There were also NCAA sanctions for past academic fraud that involved MU football, baseball and softball that preceded Sterk's time in Columbia. The litigation and appeal of sanctions took place with him at the helm and were ultimately unsuccessful in overturning the penalties in November 2019.
Less than a week after the appeal of sanctions were officially denied by the NCAA, Sterk fired head football coach Barry Odom after a 6-6 season that included a season-opening loss to Wyoming and a five-game losing streak in Southeastern Conference play.
Sterk had extended Odom's contract less than a year earlier, on Dec. 5, 2018, through the 2024 season, as well as finalizing a $600,000 increase in his annual salary.
Less than a week after Odom's firing, Sterk's initial list of finalists for the vacant football gig was effectively rebuked by the MU Board of Curators for being lackluster and diminished his hopeful bubble of privacy.
That pushback eventually led to Sterk finding Drinkwitz. The bulk of candidates hasn't been much remembered by Tiger fans because of Drinkwitz's quick advancement of the program.

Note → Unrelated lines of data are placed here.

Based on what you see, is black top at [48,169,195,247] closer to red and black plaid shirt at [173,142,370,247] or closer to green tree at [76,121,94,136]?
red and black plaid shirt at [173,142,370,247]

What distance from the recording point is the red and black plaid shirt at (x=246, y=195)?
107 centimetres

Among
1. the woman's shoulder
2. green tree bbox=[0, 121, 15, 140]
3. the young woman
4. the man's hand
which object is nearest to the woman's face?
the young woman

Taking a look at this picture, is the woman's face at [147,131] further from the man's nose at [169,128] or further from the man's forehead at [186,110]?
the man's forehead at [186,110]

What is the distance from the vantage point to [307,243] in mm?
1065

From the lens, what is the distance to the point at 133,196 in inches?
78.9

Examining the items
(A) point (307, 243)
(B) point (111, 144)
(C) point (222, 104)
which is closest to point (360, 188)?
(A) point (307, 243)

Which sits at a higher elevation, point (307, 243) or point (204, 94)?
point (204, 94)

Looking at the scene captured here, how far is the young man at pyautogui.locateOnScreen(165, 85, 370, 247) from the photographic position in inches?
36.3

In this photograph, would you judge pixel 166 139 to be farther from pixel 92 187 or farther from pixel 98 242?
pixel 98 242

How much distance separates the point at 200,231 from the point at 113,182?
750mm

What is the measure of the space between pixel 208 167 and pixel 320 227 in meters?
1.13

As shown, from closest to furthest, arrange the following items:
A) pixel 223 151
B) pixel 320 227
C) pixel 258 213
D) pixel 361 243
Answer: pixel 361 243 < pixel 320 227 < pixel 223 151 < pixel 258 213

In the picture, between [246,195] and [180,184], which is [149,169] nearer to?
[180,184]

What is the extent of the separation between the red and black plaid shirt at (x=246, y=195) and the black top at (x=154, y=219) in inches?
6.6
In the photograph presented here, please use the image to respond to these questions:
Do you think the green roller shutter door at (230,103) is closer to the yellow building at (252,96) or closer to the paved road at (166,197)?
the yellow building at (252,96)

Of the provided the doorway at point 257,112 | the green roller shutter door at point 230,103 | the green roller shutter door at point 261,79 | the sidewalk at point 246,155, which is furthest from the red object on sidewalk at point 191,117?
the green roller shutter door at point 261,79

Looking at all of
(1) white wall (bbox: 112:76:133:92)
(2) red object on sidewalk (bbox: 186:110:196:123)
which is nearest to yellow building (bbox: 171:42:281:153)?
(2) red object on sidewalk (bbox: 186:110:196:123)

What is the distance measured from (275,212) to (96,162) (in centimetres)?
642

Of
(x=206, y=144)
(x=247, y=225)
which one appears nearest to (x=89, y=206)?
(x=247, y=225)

Should Tiger football continue to be successful, how those in Columbia remember Sterk will likely be directly tied to those results.
Sterk, 65, the 20th athletic director in MU history, led the progress of new facilities, fundraising and increased academic and athletic success.
Missouri football's $98 million South End Zone Facility opened in the summer of 2019, and ground is scheduled to be broken this fall on a new $34 million indoor football practice facility located southwest of Memorial Stadium.
During Sterk’s tenure, 18 of Missouri's 20 programs made at least one postseason appearance, a period which also produced seven individual NCAA championships and 11 conference team titles.
Sterk's contract ran through 2023, still part of his original seven-year deal for $700,000 per year. It was not immediately clear whether he's retiring.
Missouri should attract a strong candidate pool to replace Sterk, with several Division I athletic directors, including North Texas' Wren Baker and Louisiana's Bryan Maggard, having ties to the school.
Sterk's departure comes 16 months after the onset of the coronavirus pandemic, which caused changes galore for the athletic department.
The college sports landscape is also evolving with name, image and likeness laws being passed around the country and conference realignment talk buzzing.
Prior to his arrival in Columbia, Sterk served as the athletic director at San Diego State for five years.
Sterk came to San Diego from Washington State, where he served as athletic director from 2000-10. He was also the athletic director at Portland State from 1995-2000, overseeing the Vikings' transition from D-II to D-I.
Before becoming the Tigers' athletic director, Sterk had never worked in Columbia.
He graduated from Western Washington University in 1980, after playing football and basketball for the NAIA school. Sterk was inducted into the Western Washington Athletic Hall of Fame in 2010.
Sterk's status as Missouri athletic director came into question once before, in February, when reports linked him to the same role at Central Florida.
UCF president Alex Cartwright served as Missouri chancellor from 2017-20 and was Sterk's direct supervisor. Sterk addressed the speculation at the time, denying interest, and the Knights wound up hiring former Arkansas State athletic director Terry Mohajir.